4. Relogement après insalubrité : la fin de la protection hivernale
Lorsqu’un logement est déclaré insalubre ou dangereux, l’autorité administrative peut imposer au bailleur un relogement temporaire.
- Obligation remplie : une fois les occupants relogés, ceux-ci doivent honorer leurs engagements (paiement du loyer, respect du bail).
- Manquement = expulsion : si les locataires ne s’acquittent plus de leur loyer ou dégradent le logement de remplacement, la trêve hivernale ne s’applique plus. L’expulsion est alors possible sans délai.
- Exemple chiffré : à Paris, 430 arrêtés d’insalubrité ont été prononcés en 2022. Dans 7 % des dossiers, les occupants relogés ont perdu la protection hivernale pour non-respect de leurs obligations.
5. Violences conjugales et décisions familiales : priorité à la sécurité
La loi place la protection des personnes avant celle du logement.
- Ordonnances de protection : délivrée par un juge aux affaires familiales, elle peut exiger la sortie immédiate de l’auteur de violences, y compris en plein mois de décembre.
- Procédure pénale : si un conjoint violent est placé sous contrôle judiciaire, l’interdiction de retourner au domicile s’applique sans condition de saison.
- Statistiques : en 2022, plus de 30 000 ordonnances de protection ont été émises en France, entraînant autant d’évictions hors période classique d’expulsion.
- Autres décisions judiciaires : divorce, non-conciliation ou liquidation de succession peuvent, sur décision du juge, imposer à un occupant de libérer les lieux immédiatement, trêve ou non.
En résumé : une suspension, pas une impunité
La trêve hivernale demeure un dispositif essentiel pour prévenir les drames humains liés à l’expulsion.

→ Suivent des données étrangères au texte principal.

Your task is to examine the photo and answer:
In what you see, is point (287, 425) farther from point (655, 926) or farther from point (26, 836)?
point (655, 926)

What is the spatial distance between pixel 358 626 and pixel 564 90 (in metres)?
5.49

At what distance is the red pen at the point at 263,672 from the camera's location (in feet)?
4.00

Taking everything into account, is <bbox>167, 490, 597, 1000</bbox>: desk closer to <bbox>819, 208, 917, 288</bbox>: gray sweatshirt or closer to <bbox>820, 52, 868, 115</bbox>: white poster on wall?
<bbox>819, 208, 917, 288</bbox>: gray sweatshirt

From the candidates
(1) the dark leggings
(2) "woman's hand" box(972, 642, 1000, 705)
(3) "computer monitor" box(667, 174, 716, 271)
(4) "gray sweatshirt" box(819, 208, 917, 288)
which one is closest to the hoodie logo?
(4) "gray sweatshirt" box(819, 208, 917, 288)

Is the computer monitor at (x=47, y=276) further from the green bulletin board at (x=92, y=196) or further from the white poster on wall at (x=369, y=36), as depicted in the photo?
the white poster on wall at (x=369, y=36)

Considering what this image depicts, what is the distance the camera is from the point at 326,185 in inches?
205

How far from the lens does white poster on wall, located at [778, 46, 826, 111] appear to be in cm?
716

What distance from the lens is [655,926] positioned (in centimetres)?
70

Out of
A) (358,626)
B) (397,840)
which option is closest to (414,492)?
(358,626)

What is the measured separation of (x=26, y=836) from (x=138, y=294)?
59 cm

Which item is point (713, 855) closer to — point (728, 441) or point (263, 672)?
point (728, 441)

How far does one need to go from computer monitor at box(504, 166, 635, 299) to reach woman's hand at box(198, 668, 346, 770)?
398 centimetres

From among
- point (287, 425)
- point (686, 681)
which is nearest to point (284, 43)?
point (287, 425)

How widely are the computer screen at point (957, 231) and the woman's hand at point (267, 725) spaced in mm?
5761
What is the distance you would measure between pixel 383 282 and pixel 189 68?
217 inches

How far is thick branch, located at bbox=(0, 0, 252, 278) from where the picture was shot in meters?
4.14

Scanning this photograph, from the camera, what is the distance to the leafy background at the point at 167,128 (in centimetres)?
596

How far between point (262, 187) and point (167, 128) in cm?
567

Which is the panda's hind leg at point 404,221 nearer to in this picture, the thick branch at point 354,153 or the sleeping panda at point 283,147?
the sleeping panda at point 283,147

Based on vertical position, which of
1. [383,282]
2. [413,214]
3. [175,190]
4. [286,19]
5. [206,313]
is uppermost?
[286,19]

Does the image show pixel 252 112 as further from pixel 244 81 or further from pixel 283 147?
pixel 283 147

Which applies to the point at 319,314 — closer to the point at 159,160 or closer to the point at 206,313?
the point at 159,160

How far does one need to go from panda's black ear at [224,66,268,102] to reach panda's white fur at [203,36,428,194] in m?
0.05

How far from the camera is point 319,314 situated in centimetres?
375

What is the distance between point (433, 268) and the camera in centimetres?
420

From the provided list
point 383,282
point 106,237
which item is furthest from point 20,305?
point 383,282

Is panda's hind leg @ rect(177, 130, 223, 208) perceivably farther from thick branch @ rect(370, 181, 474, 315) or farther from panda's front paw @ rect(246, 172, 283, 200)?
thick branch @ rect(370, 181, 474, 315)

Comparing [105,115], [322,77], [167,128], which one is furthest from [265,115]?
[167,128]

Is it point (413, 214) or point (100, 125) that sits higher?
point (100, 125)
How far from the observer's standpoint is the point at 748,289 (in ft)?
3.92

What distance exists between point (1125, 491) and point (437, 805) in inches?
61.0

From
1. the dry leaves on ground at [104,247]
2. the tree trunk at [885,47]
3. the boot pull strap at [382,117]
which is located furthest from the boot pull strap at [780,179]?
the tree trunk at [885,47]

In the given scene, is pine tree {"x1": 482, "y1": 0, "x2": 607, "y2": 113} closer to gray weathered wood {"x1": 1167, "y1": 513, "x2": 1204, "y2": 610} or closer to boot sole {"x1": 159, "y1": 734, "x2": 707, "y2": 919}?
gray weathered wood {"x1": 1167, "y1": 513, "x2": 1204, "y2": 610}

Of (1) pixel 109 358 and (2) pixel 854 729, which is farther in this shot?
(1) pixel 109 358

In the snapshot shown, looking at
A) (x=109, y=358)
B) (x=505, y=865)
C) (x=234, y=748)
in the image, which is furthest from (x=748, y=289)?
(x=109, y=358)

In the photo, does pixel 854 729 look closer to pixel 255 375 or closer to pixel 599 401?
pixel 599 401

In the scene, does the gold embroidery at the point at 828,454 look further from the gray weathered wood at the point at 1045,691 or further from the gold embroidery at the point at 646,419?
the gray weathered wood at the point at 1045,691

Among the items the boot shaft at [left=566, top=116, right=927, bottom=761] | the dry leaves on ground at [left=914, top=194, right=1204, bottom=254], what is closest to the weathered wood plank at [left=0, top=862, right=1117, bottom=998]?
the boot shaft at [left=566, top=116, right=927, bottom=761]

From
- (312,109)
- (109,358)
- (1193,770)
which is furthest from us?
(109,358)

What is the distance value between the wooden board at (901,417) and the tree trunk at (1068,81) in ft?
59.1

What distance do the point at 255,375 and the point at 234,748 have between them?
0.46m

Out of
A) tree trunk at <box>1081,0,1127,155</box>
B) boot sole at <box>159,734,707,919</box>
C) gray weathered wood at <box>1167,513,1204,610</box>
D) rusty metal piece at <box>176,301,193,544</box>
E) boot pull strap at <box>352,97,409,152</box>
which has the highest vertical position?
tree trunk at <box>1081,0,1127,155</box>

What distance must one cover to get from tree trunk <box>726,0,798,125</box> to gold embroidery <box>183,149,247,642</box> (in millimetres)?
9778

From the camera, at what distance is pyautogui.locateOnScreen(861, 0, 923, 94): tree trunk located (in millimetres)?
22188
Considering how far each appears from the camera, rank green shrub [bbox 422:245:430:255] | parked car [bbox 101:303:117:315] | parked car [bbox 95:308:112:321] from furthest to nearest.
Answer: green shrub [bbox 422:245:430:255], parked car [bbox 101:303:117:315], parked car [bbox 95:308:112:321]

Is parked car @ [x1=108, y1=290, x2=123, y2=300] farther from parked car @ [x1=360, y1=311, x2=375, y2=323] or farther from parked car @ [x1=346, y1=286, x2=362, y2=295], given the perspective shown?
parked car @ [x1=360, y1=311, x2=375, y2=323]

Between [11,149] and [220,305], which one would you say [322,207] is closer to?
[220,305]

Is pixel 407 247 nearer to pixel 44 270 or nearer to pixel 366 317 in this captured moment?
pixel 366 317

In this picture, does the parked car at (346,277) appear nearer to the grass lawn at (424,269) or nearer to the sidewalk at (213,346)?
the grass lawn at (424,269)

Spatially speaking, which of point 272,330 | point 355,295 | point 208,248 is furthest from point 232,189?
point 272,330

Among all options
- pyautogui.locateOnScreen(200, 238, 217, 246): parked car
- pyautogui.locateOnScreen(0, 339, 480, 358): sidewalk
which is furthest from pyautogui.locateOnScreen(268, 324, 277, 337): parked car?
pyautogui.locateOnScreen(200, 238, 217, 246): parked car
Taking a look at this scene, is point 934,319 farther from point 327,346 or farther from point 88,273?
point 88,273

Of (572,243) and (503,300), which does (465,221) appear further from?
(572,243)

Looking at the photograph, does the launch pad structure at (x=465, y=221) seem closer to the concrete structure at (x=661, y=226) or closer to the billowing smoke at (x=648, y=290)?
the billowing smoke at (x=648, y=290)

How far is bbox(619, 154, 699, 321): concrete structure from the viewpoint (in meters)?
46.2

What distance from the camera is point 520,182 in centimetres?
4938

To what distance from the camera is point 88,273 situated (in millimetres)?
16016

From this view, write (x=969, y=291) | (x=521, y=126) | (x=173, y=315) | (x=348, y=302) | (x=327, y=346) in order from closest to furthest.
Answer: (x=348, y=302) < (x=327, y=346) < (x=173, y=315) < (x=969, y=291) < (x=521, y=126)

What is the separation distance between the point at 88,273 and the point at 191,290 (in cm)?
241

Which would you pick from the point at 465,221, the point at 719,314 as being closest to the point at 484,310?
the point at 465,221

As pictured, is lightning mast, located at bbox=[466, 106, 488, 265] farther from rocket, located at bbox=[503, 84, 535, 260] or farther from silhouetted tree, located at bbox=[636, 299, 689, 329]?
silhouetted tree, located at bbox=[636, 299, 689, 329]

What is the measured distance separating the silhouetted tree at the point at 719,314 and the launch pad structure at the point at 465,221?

Néanmoins, elle n’est pas synonyme d’impunité.
- Un squat sans droit ni titre ? L’expulsion peut être presque instantanée.
- La résidence principale du propriétaire squattée ? La loi privilégie son retour chez lui.
- Une location saisonnière occupée frauduleusement ? Le juge peut ordonner l’évacuation malgré l’hiver.
- Un relogement proposé après insalubrité ? Le manquement du locataire l’expose à une expulsion immédiate.
- Des violences conjugales ou des décisions familiales ? La sécurité et l’ordre public priment sur la trêve.
Pour les propriétaires comme pour les occupants, connaître ces exceptions est indispensable : respecter les procédures et réagir vite permet de faire valoir ses droits tout en restant dans le cadre légal.